DMA IP cores and DMA Linux drivers

Applications, development tools, FPGA, C, WEB
Post Reply
Arnold
Posts: 54
Joined: Wed Mar 11, 2015 3:07 pm

DMA IP cores and DMA Linux drivers

Post by Arnold » Tue Jun 09, 2015 11:53 am

Hello,

I wonder if there is a faster way to transfer the adc samples to the ARM core besides mmap the fpga memory to linux...

How much improvement would you get with DMA transfer? Can you share your knowledge?

I have found the following projects. @Pavel you are saying they are to complicated to use?
https://github.com/bmartini/zynq-xdma
https://github.com/bmartini/zynq-axis

Thanks,
A

pavel
Posts: 799
Joined: Sat May 23, 2015 5:22 pm

Re: DMA IP cores and DMA Linux drivers

Post by pavel » Tue Jun 09, 2015 1:31 pm

Hi Arnold,
I wonder if there is a faster way to transfer the adc samples to the ARM core besides mmap the fpga memory to linux...
Just to be sure that I understand correctly this part.

First of all, mmap does not affect the performance in any way.

The default Red Pitaya FPGA configuration uses a block RAM (BRAM) buffer connected to the GP bus:

ADC -> BRAM buffer -> GP bus -> CPU

Alternatively, the ADC can be connected to the HP bus and then it can write data to the on-board DDR3 RAM (this approach is often called DMA):

ADC -> HP bus -> DDR3 RAM -> CPU

The HP bus is faster than the GP bus and CPU access to DDR3 RAM is faster than to BRAM via the GP bus.
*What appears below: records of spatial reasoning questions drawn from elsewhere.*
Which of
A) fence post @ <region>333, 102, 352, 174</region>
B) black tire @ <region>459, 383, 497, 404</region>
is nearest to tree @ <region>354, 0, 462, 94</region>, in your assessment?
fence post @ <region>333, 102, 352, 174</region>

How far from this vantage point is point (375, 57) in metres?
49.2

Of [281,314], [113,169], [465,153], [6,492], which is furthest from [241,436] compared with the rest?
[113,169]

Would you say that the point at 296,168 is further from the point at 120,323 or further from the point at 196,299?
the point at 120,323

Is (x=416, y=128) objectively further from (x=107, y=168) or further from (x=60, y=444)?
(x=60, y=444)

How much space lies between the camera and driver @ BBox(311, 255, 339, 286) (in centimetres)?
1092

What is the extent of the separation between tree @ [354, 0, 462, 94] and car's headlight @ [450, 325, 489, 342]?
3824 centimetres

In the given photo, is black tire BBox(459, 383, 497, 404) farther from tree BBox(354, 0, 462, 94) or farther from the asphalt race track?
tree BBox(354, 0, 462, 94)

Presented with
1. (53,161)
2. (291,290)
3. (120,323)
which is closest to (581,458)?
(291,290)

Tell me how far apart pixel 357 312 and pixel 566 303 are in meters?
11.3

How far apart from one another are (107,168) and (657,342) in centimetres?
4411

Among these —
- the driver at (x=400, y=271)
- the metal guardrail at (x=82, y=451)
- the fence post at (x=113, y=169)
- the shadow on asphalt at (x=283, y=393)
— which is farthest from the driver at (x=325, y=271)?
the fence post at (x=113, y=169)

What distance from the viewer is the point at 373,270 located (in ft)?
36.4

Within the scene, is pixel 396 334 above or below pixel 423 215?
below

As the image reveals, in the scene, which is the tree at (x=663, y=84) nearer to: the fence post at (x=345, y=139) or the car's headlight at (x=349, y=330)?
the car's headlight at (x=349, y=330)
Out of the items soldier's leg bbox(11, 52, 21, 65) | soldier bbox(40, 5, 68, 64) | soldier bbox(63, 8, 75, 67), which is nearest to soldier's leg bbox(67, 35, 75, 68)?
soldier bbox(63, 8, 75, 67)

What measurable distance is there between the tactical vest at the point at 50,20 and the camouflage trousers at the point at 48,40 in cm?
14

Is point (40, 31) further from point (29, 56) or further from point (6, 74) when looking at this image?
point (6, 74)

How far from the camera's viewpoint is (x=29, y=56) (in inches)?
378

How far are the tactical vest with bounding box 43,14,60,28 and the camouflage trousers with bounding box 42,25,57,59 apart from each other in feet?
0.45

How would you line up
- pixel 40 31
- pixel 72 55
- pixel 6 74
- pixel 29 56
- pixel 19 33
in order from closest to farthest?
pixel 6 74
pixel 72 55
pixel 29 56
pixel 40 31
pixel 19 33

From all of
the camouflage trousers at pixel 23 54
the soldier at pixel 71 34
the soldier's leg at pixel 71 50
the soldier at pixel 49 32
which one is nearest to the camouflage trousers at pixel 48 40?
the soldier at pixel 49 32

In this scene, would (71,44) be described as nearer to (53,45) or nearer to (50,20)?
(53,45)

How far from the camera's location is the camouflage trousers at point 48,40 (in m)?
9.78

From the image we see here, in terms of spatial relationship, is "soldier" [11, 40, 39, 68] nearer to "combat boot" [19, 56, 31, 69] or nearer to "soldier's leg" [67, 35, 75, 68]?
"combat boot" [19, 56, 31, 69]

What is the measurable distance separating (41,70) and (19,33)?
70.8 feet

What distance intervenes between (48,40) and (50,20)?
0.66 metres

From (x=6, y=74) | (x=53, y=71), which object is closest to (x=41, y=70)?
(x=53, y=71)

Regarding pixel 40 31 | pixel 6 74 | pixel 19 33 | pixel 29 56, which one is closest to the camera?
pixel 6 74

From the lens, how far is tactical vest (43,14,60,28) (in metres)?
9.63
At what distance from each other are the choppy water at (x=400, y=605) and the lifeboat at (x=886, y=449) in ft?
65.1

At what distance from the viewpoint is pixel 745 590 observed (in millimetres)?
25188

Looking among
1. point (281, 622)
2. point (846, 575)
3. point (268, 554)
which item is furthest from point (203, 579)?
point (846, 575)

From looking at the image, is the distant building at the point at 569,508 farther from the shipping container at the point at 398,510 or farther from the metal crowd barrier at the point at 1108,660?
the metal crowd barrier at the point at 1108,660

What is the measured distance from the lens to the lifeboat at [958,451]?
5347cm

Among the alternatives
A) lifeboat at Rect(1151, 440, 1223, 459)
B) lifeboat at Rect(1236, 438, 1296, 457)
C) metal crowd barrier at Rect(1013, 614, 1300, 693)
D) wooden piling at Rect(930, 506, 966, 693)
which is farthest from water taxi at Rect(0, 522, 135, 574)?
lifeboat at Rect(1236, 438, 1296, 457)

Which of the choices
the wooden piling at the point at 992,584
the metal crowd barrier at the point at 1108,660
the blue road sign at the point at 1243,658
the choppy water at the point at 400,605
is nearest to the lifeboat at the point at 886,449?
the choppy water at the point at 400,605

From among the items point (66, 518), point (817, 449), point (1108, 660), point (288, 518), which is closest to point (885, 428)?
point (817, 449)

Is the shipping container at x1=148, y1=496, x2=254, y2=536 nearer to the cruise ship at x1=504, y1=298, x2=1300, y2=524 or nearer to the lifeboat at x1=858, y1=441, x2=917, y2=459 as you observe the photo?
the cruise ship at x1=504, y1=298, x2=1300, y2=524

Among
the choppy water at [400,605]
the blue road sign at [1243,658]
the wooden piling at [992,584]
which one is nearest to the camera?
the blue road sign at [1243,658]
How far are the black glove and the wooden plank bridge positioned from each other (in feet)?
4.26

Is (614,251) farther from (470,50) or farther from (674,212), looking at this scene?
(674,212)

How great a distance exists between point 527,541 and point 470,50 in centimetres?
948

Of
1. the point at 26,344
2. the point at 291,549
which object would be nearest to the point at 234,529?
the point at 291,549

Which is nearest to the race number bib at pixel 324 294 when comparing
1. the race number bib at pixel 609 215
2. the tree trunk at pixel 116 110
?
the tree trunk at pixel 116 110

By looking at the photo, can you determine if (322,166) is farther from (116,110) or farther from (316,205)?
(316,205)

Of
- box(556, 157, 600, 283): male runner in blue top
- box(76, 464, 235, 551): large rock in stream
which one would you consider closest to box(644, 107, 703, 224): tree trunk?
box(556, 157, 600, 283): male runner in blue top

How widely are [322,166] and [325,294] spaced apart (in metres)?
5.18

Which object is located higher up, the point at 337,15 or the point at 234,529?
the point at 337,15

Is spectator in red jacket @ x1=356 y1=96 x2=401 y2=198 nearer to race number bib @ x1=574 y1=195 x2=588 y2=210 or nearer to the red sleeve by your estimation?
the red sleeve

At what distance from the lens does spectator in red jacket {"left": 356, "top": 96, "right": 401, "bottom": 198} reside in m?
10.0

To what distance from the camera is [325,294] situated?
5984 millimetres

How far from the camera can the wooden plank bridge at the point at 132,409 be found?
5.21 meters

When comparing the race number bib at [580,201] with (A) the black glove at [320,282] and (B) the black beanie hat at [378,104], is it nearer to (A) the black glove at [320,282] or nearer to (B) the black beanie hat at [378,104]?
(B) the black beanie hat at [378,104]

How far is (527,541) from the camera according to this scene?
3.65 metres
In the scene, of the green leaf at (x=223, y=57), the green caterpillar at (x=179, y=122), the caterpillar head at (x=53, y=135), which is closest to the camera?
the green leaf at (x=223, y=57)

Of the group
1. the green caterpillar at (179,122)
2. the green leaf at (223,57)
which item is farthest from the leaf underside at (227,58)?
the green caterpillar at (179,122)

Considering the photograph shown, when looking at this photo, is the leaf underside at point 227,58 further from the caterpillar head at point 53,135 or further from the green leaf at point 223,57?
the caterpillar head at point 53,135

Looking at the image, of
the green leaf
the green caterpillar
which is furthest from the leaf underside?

You can find all the details about the GP and HP buses in the chapter 5 of the following document:

http://www.xilinx.com/support/documenta ... 00-TRM.pdf
How much improvement would you get with DMA transfer?
It's very application dependent.

The BRAM+GP bus approach is fast enough for the following applications:
  • record relatively short (less than 120k) series of the ADC samples at full speed (125 MSPS)
  • transfer the ADC samples to the CPU after some pre-processing (for example, decimation) done on the FPGA at relatively low speeds (less than 10 MSPS)
The HP bus+DDR3 RAM approach can be used for the following applications:
  • record long (1-100M) series of the ADC samples at high speed (10-125 MSPS)
  • continuously transfer the ADC samples to the CPU at high speed (10-125 MSPS)
Then you have several possibilities of how to control the data transfers from ADC to the BRAM or DDR3 RAM buffers and how to access the data stored in these buffers.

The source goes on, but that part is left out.